Source: Australian Education Union
The Morrison Government’s failure to commit to funding for preschool beyond next year fails to provide certainty for families and the preschool sector.
This lack of ongoing funding flies in the face of the findings of the Government’s own review which recommended funding should be guaranteed for at least five years, with Government transitioning to a National Agreement from 2026 onwards.

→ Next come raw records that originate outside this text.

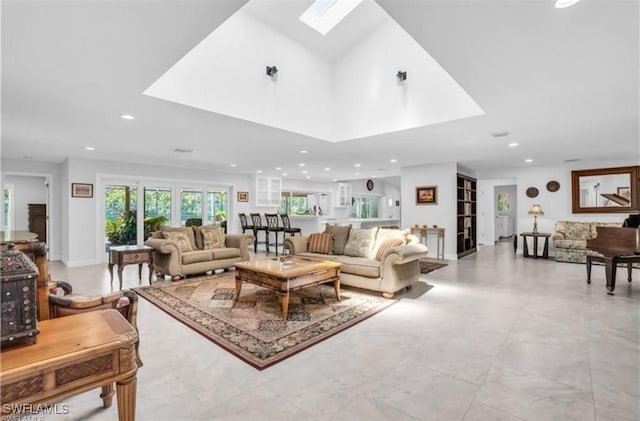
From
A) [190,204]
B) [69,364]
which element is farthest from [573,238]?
[190,204]

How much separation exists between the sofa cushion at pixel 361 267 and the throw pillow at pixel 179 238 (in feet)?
8.70

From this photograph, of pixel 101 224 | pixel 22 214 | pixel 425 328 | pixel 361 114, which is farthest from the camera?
pixel 22 214

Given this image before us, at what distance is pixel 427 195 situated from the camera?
755 cm

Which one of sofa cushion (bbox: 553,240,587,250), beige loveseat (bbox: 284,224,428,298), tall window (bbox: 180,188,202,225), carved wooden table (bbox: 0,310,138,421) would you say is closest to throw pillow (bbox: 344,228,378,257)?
beige loveseat (bbox: 284,224,428,298)

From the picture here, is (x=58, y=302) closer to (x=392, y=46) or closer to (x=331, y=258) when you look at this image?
(x=331, y=258)

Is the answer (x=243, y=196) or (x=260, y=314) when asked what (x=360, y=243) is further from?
(x=243, y=196)

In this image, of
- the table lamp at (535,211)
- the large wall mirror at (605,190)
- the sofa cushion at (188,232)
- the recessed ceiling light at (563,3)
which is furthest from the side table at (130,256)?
the large wall mirror at (605,190)

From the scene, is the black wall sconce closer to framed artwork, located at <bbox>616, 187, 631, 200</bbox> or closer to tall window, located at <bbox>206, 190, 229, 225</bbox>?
tall window, located at <bbox>206, 190, 229, 225</bbox>

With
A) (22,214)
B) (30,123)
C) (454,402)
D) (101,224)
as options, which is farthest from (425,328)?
(22,214)

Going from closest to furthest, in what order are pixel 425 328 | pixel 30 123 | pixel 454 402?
pixel 454 402, pixel 425 328, pixel 30 123

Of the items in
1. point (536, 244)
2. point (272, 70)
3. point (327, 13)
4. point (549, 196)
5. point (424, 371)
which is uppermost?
point (327, 13)

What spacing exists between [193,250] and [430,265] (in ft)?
15.0

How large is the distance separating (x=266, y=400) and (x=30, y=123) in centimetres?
459

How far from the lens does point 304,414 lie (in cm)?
175
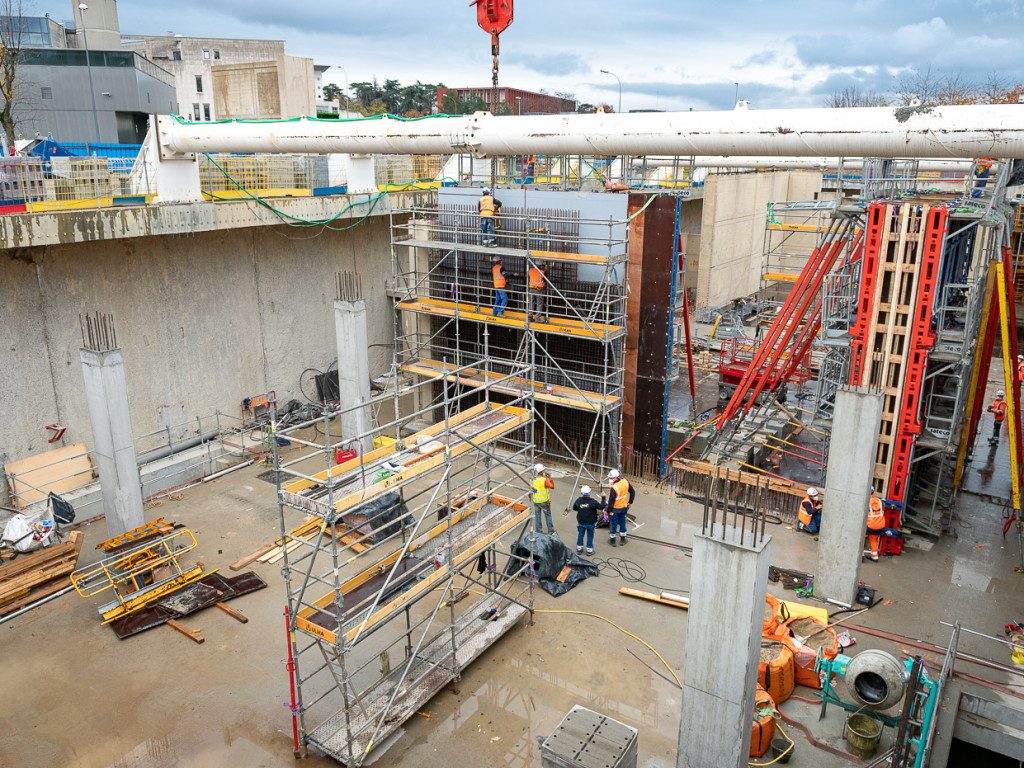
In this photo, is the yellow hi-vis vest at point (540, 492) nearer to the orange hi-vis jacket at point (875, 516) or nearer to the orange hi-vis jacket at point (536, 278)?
the orange hi-vis jacket at point (536, 278)

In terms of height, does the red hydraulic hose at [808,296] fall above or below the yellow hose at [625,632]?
above

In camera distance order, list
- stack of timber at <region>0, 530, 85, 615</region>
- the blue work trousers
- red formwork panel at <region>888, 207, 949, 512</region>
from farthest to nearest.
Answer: the blue work trousers
red formwork panel at <region>888, 207, 949, 512</region>
stack of timber at <region>0, 530, 85, 615</region>

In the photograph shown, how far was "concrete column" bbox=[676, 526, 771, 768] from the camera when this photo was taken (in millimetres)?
7379

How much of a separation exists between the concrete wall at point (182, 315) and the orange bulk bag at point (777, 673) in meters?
14.1

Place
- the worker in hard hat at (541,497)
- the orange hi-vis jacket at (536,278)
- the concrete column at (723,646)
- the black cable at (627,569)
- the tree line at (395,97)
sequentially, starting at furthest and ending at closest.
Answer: the tree line at (395,97)
the orange hi-vis jacket at (536,278)
the worker in hard hat at (541,497)
the black cable at (627,569)
the concrete column at (723,646)

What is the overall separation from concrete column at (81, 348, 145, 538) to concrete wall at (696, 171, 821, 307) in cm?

AEU Federal President Correna Haythorpe said; “Early childhood education is not a quick fix to get parents back to work; it is about giving Australian children the best start in life in those crucial formative years.
It’s time to end the hand-to-mouth annual funding cycles that the Coalition Government has subjected the preschool sector to since 2013. Annual drip-feeding of funding does not allow pre-schools to plan for the future nor to retain and attract staff on an ongoing basis.”
There is also no mention in the budget of extending preschool to three-year olds. Australia is almost alone among advanced economies in not providing this universally.
While there is some assistance for Victorian providers to remain viable during the COVID recovery, this is clearly not enough.
Correna Haythorpe said; “Government need to take responsibility and provide preschool for all children. It sets them up for life. Children who go to preschool are school ready, better at managing emotions and have better attention spans. Learning issues can be identified and support mechanisms put in to place earlier, which benefits all children, because all children learn better when the average skill levels in the classroom are high – children influence each other.”
A recent PWC report demonstrated that preschool pays for itself. For every $1 spent on early childhood education, $2 of benefits flow back to the economy. It is also the biggest policy lever for increasing female participation in the workforce creating a huge boost to productivity.
This budget failure means Australia is falling behind the rest of the world where two years of preschool is fast becoming the gold standard. Australia remains just one of eleven OECD nations that fail to provide early education to three and four year olds.